* Reading passage
As an example of the use of facets, `full-time students can take 2 to 6 courses' would be rendered:

full-time students

take: courses | modality: o | quant: 2 to 6

This statement has three facets (separated by `|'), the statement value (courses) plus a modality (optional) and a quantification. If an inconsistent change is made lower in the hierarchy, such as changing the quant to 1, this can be detected in the form of a warning.

Thus, in contrast to some KR systems which would not permit entering an inconsistent statement, CODE4 allows it but can issue a warning, which may be recorded as a flag on the statement that further attention is needed. Later during knowledge reviews, one can ask for all statements flagged with inconsistencies. We have taken this approach because we have found that often as knowledge is emerging, users want to state beliefs that may be inconsistent, and deal with them later, possibly in consultation with others. For our purposes, enforcing literal consistency would prevent many users from entering knowledge at all: imagine if you told someone "you cannot speak unless you are always consistent". CODE4 is intended for capturing knowledge of any quality; hopefully rough knowledge would be later refined.

2.4 Inheritance

In most frame systems, all facets of a slot inherit together. We have found such "slot-as-a-whole" inheritance undesirable in many cases, particularly in two main situations: a) during single inheritance when only a part of a statement is changed (e.g., a change in a comment that should inherit); b) during multiple inheritance, where facets may inherit from different parents so that the statement is a hybrid.

CODE4 uses a built-in inheritance rule for the value facet, since it always inherits. However the value may require combining expressions, e.g., the following inheritance structure can be created using a structure called `both of' (a logical `and' for noun phrases) primitive value combining function:

pets cats:

eat: expensive food eat: fish

pet cats

eat: both of (expensive food, fish)

In `pet cats', the value is a hybrid, i.e., it comes from two parents, and a change at `pets', say, will be reflected in `pet cats'. For the other facets, the user may create various other kinds of inheritance behaviour such as inheritance over `part of' (similar to Cyc's "transfers through") links using block computation (section 2.6). Many frame inheritance systems do not have this flexibility.

* Information supplied
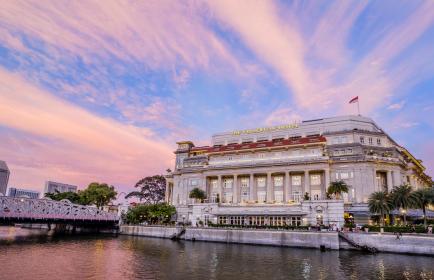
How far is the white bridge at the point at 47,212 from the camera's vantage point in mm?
75062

* Required work
(a) Write out the CODE4 passage word for word from "As an example" to "of a warning.".
(b) Carry on the CODE4 passage after its last sentence.

* Solved tasks
(a)
As an example of the use of facets, `full-time students can take 2 to 6 courses' would be rendered:

full-time students

take: courses | modality: o | quant: 2 to 6

This statement has three facets (separated by `|'), the statement value (courses) plus a modality (optional) and a quantification. If an inconsistent change is made lower in the hierarchy, such as changing the quant to 1, this can be detected in the form of a warning.

(b)
2.5 ClearTalk, Formality and Informality

If the user wishes, certain syntactic conventions may be used when entering certain expressions; for example, property values and concept names can be restricted to simple noun, verb, or adjectival phrases. These conventions, termed ClearTalk, have the following benefits:

· They allow a statement value to be interpretable as a reference to other concept(s) and hence to be interpretable or formal in the sense that it refers to another concept, thus permitting certain inferences to be made. If the user has so requested, all statement value expressions entered are parsed and if concept(s) exist that correspond to the expression, pointers are automatically placed in the value, rather than the expression itself. What the users sees is the current name of that concept, i.e., the pointer is followed to the concept(s) and the name(s) is shown. As an example of a trivial but important inference, if a concept is subsequently renamed, a commonly needed operation, all references to it will still exist correctly and the new name will appear everywhere. Few systems support renaming, a critical knowledge managment operation.

· They facilitate consistency checking. For example, if the value of the `children' property for the concept `person' was stated to be `a set of 0 or more children'[9] (a ClearTalk expression), it is easy to check that a consistent refinement of this in a lower concept `parent' would be `a set of 1 or more children'.

· They restrict what the user can say, to prevent unclear phrases or statements.

To be interpretable in the sense described above, a value must be expressed in ClearTalk, but not all ClearTalk expressions are interpretable at present[10]. There are several other ways of creating such values, e.g., editing a relation knowledge map (section 3.6) or pasting concepts directly into a value.

We have found that users of CODE4 typically approach formality incrementally; i.e., they start by typing arbitrary strings into values. As more concepts are added, they review statements and convert them into ClearTalk, or at least something close. More details on incremental formalization can be found in (Lethbridge and Skuce 1992) and additional perspectives supporting these ideas can be found in (Shipman 1992) and (Shipman 1993).

2.6 Block Computation and Delegation

In Smalltalk, a block is the equivalent of a closure in Lisp, i.e., a function plus its environment. One can specify a block as the value of a CODE4-KR statement, however we restrict their syntax to a) allow users unfamiliar with Smalltalk to write blocks and b) ensure that CODE4 is not too dependent on the semantics of Smalltalk, to ensure portability.

Such blocks give the following kinds of functionality:

· The ability to define values as functions of the values of other statements.

· The ability to create "rules" like in expert systems.

· The ability to forward chain, i.e., to dynamically re-evaluate if a computed value should be changed, giving CODE4 a behaviour like a spreadsheet.

· The ability to easily define special behaviour such as inheritance and type checking.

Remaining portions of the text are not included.